======== Page extract ========

The ugly truth was staring me straight in the eyes, and I couldn’t avoid its look: this industry was toxic and thrived on exploitation.
There is no easy way to explain how this notion can impact somebody whose life was defined by their undying love and devotion for filmmaking and storytelling. While I did not enter the filmmaking industry thinking that “talent” would be the driving force that propelled me or anyone else to success, I could have never imagined just how naive my expectations still were. I could have never imagined how much abuse and toxicity permeated the entire industry.
Ryan’s book tells many-a-horrifying stories, including those of young professionals who had to abandon the industry after the scarring experiences they had to endure and even that of a former assistant who ended up committing suicide after spending less than ten years at their workplace.
In the years following my graduation from NYU, I found myself unable to apply for any on-set film job. In some cases, even after I pushed myself to look up some entry-level jobs or internships, a few glances at the general work conditions or compensations offered were enough to make me shiver with horror and disbelief.
It took me very long to recognize that I was suffering from some form of trauma that made me physically unable to push myself to work in an environment like the ones I had seen before. I was scared. I didn’t feel safe. I knew that if I was to “keep rolling” with this, I would be in for more long, physically exhausting, underpaid 12-hour daily shoots with poor food, unprofessional conduct by my superiors, and a lot more mental health damage. And in most cases, these convictions were corroborated by the job descriptions themselves, one of which asked for employees to “bring their own vehicles for transportation and shelter” (and if I told you which high-rank, official organization made this posting, you would never believe me…).
The career that I had been pursuing my entire life offered me a choice: that career — or rather the “promise” of it — or my mental and physical health. I put myself to the test. I willingly put my mental and physical health at stake. It was only after I had to literally be escorted to a hospital that it became clear to me: this was not feasible, not for me, and not for anyone else. And it took me even longer to realize that, other than non-feasible, it was unacceptable.
I haven’t abandoned the film industry, but I have consciously taken a step back to pursue what I really want to pursue without endangering my physical and mental health as I do so. But still, it was a very difficult and painful choice because, as the “industry no-one” that I was, I had been convinced that the only way to be granted access into the Olympus of visual storytellers was to sacrifice all that I had in order to “prove my worth”.

======== Records ========

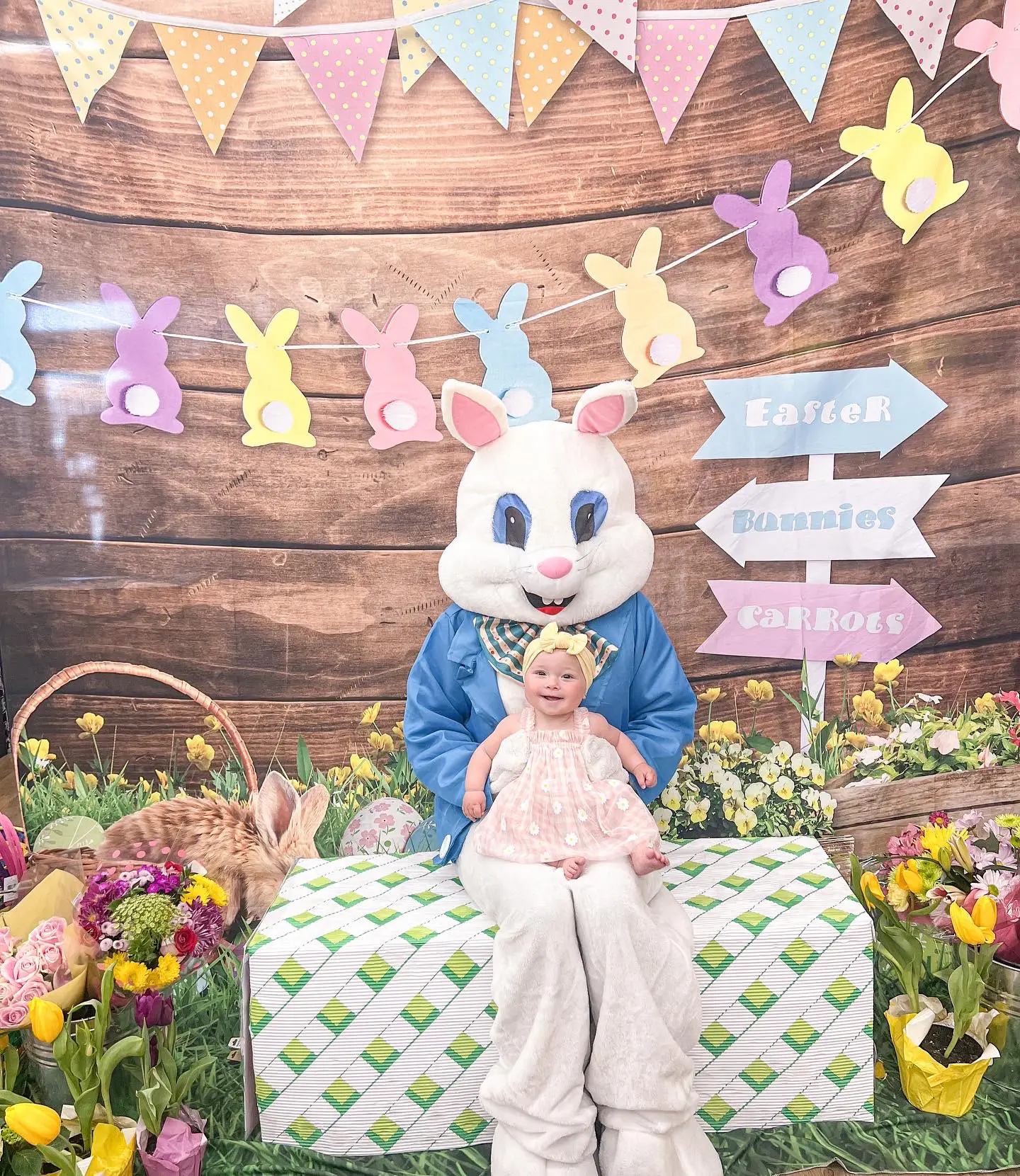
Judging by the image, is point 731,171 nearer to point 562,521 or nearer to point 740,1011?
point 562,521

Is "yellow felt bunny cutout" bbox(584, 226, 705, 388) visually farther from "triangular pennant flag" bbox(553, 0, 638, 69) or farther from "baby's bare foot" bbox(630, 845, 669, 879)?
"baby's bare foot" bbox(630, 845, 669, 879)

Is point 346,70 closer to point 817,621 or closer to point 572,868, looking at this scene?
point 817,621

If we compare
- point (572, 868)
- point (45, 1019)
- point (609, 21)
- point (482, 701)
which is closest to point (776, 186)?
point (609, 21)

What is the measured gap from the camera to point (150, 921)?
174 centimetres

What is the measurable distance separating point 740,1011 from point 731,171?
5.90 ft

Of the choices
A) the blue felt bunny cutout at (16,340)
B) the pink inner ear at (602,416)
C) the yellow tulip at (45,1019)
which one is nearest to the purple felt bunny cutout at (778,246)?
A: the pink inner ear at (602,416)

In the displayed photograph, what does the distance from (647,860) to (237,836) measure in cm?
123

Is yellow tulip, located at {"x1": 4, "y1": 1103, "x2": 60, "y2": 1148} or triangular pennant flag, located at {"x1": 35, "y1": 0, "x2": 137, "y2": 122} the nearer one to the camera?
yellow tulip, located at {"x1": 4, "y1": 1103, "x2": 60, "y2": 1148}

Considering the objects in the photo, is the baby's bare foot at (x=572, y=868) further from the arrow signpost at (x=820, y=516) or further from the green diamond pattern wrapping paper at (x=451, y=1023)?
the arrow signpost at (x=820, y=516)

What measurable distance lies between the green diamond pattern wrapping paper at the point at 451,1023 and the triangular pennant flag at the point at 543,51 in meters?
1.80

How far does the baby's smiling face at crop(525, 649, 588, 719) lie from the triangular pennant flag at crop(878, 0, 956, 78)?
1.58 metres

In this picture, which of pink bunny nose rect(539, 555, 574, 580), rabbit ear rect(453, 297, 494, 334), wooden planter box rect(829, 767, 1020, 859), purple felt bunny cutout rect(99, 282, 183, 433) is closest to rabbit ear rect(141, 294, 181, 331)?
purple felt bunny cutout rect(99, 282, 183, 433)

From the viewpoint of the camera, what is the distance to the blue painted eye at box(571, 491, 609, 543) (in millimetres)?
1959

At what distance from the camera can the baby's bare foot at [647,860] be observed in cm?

========
======== Records ========

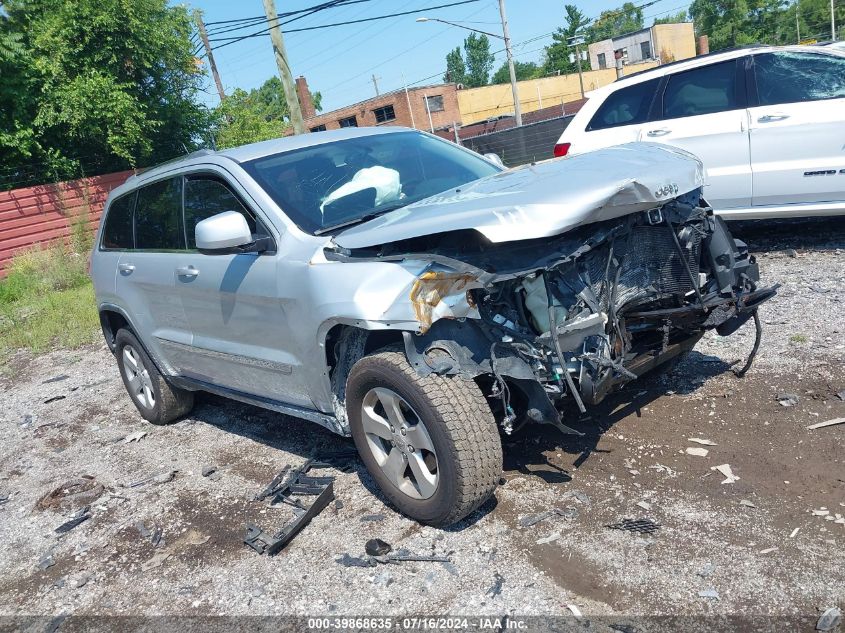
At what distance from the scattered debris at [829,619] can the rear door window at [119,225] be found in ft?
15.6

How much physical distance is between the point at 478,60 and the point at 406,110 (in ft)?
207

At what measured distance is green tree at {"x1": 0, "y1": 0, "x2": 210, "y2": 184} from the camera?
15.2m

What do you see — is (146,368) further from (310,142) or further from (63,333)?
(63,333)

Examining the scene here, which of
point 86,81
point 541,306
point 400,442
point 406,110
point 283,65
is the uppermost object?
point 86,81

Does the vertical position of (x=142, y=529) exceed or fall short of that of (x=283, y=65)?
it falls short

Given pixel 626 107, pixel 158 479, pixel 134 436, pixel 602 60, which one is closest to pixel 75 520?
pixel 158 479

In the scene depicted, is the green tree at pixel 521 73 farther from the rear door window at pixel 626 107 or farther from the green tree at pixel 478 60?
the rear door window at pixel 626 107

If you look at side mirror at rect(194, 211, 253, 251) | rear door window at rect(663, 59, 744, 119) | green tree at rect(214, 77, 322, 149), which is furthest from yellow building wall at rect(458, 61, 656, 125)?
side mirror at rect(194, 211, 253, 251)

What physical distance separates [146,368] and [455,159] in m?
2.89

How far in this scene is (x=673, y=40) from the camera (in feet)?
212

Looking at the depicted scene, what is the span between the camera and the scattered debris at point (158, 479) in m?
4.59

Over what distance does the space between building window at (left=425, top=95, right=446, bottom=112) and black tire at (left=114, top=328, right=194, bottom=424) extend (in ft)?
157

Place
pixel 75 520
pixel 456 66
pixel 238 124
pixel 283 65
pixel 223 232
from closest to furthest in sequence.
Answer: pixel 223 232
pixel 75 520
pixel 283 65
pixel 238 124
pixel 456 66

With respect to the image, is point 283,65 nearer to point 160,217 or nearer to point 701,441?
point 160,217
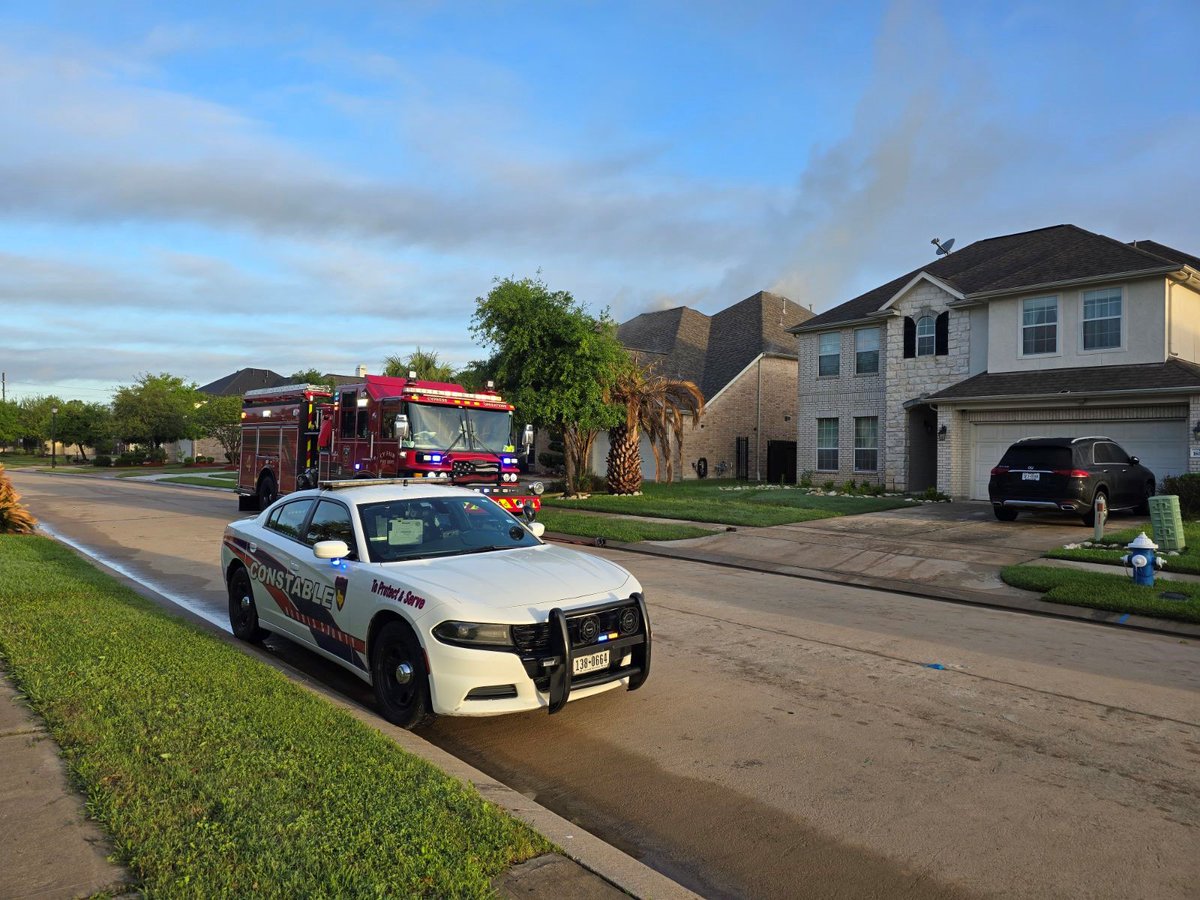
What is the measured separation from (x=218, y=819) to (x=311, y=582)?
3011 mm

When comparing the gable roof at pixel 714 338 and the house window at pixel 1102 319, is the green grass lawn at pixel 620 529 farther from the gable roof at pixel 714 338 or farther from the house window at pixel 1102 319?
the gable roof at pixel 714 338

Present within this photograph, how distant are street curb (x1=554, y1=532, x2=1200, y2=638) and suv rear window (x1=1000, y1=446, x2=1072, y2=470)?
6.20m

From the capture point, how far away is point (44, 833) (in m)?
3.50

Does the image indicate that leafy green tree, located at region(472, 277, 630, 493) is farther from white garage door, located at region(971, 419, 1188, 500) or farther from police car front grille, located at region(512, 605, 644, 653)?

========

About this exercise: In the essay about the toxicity of the film industry, which words or phrases appear inside quotation marks? List every one.

Solution to the exercise:
- "talent"
- "keep rolling"
- "bring their own vehicles for transportation and shelter"
- "promise"
- "industry no-one"
- "prove my worth"